Explaining the audit report to the regents, Andy Reich from McClanahan and Holmes said, “in the auditor's report, the information is provided by management, and our responsibility is to give our opinion on that information based on our auditing procedures. Basically we do four audits: generally accepted auditing standards, governmental auditing standards, audit of federal programs and audit of state programs. You've got a clean opinion on this financial information.
“You've ended with a net increase of $3.8 million,” Reich added. “That's a fairly sizeable increase in net assets. Of course some of your projects are going to eat into that money, but it means you don't have to borrow as much money.”
In two comparisons with 22 other medium-sized Texas colleges, PJC did very well. In the first comparison, PJC President Dr. Pamela Anglin reviewed financial data from the Texas Higher Education Coordinating Board website.
“We are one of the most financially sound colleges in the state of Texas,” said Dr. Anglin of the review.
The second comparison is from the annual Integrated Postsecondary Education Data System survey.
“Our cost of attendance, tuition and fees, is $1,284 compared to $1,940 for our peers,” said Dr. Anglin. “The percent of all students on some form of financial aid is greater, 68 percent versus 50 percent.”

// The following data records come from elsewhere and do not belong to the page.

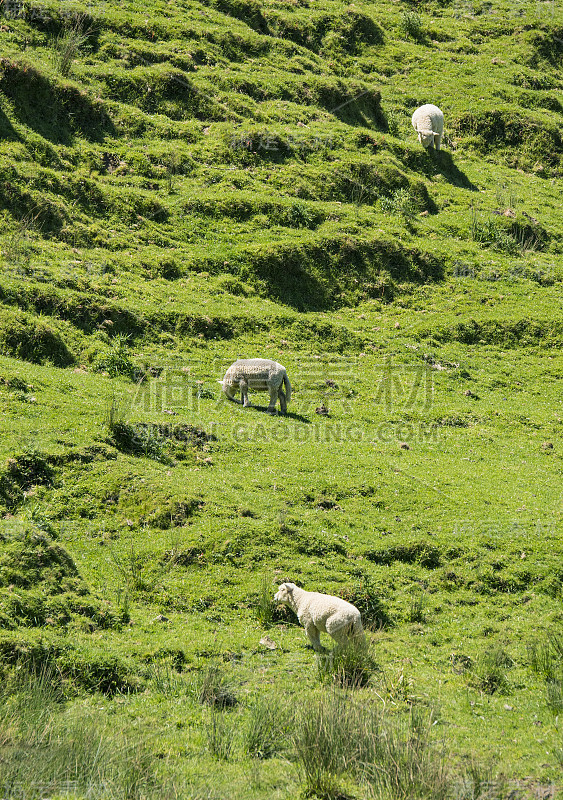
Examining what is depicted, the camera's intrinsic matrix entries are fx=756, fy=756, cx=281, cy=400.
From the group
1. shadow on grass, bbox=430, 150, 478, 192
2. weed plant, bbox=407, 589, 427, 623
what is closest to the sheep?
weed plant, bbox=407, 589, 427, 623

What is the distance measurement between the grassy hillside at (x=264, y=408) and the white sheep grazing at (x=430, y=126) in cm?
85

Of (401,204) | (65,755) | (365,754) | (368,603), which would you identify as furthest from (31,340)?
(401,204)

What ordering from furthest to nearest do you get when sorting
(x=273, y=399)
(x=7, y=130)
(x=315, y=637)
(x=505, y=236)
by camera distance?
1. (x=505, y=236)
2. (x=7, y=130)
3. (x=273, y=399)
4. (x=315, y=637)

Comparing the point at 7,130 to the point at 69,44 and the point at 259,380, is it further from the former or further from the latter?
the point at 259,380

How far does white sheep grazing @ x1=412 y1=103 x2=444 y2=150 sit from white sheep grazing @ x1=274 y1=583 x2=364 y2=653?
32.2 metres

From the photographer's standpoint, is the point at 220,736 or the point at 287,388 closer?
the point at 220,736

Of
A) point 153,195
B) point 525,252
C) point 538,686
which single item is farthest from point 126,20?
point 538,686

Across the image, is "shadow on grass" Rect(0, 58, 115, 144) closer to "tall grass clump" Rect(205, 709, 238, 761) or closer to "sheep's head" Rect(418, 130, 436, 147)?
"sheep's head" Rect(418, 130, 436, 147)

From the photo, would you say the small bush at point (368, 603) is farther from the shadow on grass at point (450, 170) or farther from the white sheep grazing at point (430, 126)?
the white sheep grazing at point (430, 126)

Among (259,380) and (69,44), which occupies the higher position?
(69,44)

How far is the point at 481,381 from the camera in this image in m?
27.7

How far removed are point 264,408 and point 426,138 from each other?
23474 millimetres

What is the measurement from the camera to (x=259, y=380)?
23.0 meters

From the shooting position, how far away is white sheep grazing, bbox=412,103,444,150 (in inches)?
1598
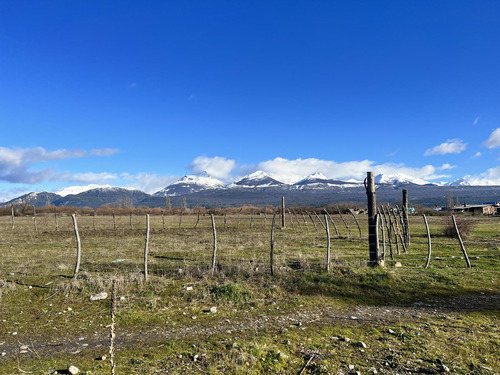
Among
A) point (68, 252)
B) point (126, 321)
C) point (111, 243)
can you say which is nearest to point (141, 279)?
point (126, 321)

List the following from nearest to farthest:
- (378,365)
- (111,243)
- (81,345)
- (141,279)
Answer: (378,365) → (81,345) → (141,279) → (111,243)

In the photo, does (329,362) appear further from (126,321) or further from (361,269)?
(361,269)

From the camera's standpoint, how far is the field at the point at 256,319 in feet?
20.2

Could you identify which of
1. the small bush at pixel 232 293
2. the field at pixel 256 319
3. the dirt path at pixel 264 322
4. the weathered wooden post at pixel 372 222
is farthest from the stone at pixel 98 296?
the weathered wooden post at pixel 372 222

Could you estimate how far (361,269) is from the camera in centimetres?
1284

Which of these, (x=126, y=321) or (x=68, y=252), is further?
(x=68, y=252)

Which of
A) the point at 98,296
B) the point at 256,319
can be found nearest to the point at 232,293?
the point at 256,319

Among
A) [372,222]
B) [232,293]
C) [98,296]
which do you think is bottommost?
[232,293]

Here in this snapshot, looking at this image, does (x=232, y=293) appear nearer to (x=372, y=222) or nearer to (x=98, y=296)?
(x=98, y=296)

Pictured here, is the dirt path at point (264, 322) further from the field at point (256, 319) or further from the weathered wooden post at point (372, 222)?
the weathered wooden post at point (372, 222)

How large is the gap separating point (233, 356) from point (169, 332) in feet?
7.50

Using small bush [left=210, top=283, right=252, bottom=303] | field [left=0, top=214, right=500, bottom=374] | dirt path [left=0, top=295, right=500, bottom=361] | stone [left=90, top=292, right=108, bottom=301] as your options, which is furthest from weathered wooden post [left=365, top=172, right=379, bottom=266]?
stone [left=90, top=292, right=108, bottom=301]

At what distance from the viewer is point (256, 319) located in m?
8.66

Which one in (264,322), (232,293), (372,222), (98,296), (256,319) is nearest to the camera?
(264,322)
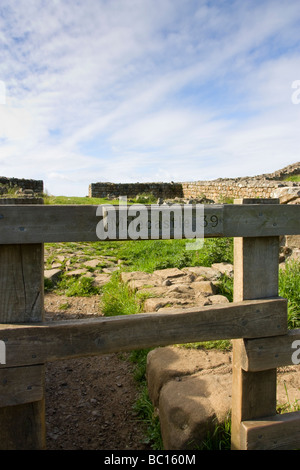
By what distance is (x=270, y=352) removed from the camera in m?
2.13

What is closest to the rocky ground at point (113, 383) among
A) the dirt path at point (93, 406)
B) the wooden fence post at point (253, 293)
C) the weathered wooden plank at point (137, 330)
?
the dirt path at point (93, 406)

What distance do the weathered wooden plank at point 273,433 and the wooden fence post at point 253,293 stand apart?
0.06 metres

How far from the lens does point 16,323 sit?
1.81 metres

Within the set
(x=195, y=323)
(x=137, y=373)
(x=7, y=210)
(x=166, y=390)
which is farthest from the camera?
(x=137, y=373)

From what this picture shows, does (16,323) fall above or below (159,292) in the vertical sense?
above

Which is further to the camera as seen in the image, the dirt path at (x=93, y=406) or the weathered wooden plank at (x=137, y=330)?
the dirt path at (x=93, y=406)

A higher percentage of PJC students receive Pell grants, and PJC’s graduation rate is higher than that of peer colleges. PJC staffing levels are lower than that of peers, except for professional support and service staff. Faculty salaries are higher due to longer-tenured staff. PJC relies more heavily on state appropriations than peers and spends less that its peers except in the areas of student services and public service. Industry training grants pass through the public service category.
“We stretch a dollar further than other community colleges in the State,” Dr. Anglin said.